Forest fires are part of nature, but they are getting more dangerous and expensive to fight. As fires increase in size and intensity, suppression, environmental restoration and mitigation costs soar.

U.S. News reports the Department of Interior, most notably the U.S. Forest Service, spent an all-time high last year of more than $2.9 billion combating fires — more than 12 times what was spent on suppression efforts in 1985. Insurance claims have topped $12 billion for the November 2019 wildfires in California, making them the most expensive in state history.

That is a growing problem as our nation is being swallowed up by a skyrocketing national debt. It will soon will top $27 trillion thanks largely to the COVID-19 response, meaning each American taxpayer would have to pony up $215,000 if our creditors called for immediate repayment.

John Bailey, a professor of forest management at Oregon State University, told the Associated Press that megafires (those consuming 156 square miles) are increasing. He believes “part of the solution is thinning forests through logging, prescribed burns and allowing naturally occurring fires to be managed instead of extinguished.”

Cutting diseased, dead and fire damaged trees is not new. In intermountain forests (eastern Washington, Idaho, Montana, and British Columbia), loggers once salvaged beetle-killed trees and sent them to rural sawmills to be cut into 2x4s. That practice was severely curtailed 30 years ago.

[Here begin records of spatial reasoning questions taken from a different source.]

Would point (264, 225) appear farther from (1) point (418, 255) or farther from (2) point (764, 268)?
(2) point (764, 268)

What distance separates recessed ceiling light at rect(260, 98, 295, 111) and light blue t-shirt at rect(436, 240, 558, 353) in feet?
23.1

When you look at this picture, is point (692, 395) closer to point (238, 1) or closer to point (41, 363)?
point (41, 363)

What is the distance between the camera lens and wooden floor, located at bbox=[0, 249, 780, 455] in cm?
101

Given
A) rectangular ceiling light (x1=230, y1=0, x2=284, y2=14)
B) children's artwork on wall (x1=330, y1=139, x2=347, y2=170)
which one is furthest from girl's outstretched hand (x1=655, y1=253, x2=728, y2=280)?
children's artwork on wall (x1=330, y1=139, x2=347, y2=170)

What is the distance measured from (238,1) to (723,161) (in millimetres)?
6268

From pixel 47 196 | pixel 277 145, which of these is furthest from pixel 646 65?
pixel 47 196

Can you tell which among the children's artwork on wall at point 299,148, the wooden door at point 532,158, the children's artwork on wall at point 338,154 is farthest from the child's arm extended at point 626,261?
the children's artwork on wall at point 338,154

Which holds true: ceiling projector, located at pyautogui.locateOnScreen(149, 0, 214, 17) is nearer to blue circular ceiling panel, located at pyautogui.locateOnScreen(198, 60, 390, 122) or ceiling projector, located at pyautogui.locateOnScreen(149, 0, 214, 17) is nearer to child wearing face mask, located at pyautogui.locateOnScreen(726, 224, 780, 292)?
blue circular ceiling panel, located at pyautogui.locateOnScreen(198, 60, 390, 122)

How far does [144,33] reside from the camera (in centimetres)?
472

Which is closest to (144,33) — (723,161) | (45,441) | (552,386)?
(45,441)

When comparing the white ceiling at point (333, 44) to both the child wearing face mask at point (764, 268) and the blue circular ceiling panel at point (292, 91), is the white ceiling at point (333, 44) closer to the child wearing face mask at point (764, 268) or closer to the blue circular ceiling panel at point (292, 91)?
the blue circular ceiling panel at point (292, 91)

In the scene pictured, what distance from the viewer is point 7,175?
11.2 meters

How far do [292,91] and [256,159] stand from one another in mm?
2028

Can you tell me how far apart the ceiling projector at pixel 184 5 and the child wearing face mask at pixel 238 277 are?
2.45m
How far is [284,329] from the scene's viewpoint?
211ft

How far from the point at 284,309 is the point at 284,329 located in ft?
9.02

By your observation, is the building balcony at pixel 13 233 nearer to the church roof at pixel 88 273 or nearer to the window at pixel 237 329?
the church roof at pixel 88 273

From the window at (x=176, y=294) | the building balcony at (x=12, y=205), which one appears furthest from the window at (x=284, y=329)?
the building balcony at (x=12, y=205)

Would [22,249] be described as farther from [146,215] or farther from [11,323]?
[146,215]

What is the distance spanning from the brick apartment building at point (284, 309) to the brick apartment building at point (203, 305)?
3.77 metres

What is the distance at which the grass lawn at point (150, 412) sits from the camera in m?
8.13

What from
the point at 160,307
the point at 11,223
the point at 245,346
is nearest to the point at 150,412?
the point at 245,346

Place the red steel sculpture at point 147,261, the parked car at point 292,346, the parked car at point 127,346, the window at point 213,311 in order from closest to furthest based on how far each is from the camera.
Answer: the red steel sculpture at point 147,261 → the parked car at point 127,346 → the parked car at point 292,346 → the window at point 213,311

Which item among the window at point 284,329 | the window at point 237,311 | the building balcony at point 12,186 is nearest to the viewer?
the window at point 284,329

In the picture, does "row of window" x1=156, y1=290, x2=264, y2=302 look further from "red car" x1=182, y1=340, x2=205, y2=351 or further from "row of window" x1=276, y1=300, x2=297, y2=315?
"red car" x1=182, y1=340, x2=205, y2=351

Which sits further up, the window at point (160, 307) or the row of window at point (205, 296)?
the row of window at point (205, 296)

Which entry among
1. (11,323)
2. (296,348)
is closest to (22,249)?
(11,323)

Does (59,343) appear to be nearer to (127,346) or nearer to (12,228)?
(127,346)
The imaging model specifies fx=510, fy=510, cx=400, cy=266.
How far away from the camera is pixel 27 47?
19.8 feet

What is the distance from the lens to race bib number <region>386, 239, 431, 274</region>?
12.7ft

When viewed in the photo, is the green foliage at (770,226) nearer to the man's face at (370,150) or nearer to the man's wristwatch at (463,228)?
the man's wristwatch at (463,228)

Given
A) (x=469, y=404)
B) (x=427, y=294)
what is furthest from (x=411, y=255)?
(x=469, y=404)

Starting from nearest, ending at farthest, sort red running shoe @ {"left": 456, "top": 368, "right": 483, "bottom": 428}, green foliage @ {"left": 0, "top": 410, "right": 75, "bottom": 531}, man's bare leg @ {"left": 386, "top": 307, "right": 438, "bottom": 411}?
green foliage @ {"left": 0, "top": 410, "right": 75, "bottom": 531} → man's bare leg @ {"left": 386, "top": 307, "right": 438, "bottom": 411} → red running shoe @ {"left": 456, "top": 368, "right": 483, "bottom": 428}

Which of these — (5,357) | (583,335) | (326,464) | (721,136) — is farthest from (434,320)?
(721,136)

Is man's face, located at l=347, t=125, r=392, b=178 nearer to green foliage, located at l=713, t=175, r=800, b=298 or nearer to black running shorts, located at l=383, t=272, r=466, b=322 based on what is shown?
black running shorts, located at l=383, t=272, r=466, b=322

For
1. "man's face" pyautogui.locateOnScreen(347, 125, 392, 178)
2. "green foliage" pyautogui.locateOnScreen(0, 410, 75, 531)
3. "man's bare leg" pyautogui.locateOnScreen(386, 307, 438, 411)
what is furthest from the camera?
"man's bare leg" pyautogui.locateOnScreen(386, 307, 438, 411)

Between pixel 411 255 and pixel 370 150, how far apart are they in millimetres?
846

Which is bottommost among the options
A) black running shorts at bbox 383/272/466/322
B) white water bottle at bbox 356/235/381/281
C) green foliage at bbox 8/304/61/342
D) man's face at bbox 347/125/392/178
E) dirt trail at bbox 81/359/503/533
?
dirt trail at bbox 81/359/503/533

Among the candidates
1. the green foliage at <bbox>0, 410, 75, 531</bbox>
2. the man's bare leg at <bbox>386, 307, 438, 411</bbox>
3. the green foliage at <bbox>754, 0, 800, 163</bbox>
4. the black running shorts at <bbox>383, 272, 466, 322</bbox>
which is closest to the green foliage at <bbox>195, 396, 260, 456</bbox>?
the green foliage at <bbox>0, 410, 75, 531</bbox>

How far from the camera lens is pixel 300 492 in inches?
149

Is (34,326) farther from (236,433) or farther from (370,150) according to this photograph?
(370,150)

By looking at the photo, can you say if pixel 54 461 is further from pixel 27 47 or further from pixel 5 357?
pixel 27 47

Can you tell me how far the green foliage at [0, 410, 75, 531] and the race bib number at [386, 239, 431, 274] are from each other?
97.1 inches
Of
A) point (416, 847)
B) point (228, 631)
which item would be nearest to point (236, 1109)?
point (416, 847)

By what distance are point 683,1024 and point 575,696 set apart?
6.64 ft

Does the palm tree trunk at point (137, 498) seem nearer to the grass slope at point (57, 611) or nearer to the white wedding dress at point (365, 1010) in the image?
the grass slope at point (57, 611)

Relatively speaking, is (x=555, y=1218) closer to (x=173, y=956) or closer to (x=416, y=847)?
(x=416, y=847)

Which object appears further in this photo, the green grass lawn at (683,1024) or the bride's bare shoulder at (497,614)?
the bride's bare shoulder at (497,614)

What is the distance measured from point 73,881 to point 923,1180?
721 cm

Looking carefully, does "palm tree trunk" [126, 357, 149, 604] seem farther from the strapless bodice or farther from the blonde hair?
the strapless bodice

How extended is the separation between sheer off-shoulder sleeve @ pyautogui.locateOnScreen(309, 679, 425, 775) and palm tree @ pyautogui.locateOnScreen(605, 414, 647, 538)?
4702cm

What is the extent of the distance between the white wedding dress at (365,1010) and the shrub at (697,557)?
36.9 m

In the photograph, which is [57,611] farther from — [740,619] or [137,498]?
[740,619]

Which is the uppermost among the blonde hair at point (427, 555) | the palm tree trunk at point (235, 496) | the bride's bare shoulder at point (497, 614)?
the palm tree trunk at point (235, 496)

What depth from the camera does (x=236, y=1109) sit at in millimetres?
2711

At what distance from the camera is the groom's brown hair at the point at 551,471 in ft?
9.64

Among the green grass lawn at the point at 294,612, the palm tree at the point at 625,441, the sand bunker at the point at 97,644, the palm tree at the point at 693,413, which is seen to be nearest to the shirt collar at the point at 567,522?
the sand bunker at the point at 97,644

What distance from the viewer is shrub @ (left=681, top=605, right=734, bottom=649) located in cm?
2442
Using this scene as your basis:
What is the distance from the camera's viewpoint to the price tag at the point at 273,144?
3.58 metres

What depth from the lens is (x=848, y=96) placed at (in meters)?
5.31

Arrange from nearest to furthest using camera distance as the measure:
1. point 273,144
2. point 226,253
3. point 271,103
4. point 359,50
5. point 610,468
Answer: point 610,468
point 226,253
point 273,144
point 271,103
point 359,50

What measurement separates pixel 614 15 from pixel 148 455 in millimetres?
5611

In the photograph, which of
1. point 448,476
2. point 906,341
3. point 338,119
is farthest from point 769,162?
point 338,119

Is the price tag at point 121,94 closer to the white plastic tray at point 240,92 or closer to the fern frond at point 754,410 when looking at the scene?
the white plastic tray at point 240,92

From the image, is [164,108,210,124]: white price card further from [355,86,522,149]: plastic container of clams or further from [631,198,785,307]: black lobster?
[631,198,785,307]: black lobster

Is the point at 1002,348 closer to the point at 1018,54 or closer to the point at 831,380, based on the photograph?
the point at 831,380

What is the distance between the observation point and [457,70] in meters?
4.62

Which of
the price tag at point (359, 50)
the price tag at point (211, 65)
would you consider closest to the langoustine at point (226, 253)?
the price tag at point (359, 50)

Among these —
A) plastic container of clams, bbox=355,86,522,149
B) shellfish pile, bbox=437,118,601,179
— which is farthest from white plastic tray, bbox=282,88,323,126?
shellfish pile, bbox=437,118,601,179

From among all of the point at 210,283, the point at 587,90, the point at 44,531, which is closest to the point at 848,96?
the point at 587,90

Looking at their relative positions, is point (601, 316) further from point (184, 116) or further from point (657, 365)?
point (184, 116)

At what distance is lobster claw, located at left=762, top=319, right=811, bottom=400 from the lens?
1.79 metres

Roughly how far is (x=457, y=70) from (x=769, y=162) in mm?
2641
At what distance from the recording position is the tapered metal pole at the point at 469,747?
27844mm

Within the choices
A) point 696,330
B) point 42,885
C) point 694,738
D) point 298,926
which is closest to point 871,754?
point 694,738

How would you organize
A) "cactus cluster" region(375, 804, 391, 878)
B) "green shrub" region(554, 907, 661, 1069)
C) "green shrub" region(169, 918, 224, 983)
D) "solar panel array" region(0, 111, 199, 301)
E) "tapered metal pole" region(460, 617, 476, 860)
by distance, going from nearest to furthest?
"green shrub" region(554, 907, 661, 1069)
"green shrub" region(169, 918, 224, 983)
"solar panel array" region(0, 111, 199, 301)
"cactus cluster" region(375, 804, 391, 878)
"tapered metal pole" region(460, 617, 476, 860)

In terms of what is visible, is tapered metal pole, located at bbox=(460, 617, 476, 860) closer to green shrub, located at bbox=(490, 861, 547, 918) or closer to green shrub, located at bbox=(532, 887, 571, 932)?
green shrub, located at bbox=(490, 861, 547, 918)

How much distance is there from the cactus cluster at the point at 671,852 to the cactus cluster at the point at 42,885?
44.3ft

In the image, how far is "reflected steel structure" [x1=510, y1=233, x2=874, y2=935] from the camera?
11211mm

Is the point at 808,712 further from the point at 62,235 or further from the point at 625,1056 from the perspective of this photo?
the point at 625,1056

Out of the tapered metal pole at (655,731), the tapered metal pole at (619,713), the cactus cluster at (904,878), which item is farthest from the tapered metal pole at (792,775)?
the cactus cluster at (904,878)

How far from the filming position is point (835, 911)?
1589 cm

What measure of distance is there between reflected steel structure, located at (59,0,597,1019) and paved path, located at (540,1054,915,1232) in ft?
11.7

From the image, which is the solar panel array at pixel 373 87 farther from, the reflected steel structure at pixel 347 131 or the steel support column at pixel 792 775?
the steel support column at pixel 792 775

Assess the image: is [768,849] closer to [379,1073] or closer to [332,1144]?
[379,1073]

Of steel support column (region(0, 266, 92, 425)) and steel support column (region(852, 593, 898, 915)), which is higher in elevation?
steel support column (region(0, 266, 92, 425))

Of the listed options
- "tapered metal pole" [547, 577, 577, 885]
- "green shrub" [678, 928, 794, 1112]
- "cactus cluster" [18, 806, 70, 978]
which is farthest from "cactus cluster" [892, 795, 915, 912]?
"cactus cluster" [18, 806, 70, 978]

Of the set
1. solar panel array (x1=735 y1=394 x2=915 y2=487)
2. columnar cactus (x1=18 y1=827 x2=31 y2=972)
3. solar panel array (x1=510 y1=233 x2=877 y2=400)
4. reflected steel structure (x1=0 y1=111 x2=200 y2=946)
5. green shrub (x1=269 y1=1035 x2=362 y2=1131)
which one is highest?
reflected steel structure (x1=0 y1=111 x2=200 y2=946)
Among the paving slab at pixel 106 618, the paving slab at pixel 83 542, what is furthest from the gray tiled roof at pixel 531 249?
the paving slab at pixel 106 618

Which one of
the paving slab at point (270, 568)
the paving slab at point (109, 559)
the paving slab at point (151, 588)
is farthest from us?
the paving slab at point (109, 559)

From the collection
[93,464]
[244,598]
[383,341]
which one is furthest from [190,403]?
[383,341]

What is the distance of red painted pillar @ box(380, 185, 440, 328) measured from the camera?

Knowing that mature trees are most susceptible to insects and disease, public forest managers once designed timber sales on small tracts as fire breaks. The logging and subsequent clean-up removed forest fuels which, in recent years, have been allowed to accumulate.

Harvesting helped fund replanting and fire access road construction. Environmental mitigation techniques have dramatically improved resulting in clean water and unencumbered access for fish returning to natural spawning grounds.

Megafires are polluting our air, endangering our health and safety, and burning a bigger hole in our pocketbooks. By thinning, salvaging and logging, we could not only save expenses, but create jobs and bring in needed revenue to government.

It really is time to revisit the way we are managing our forests.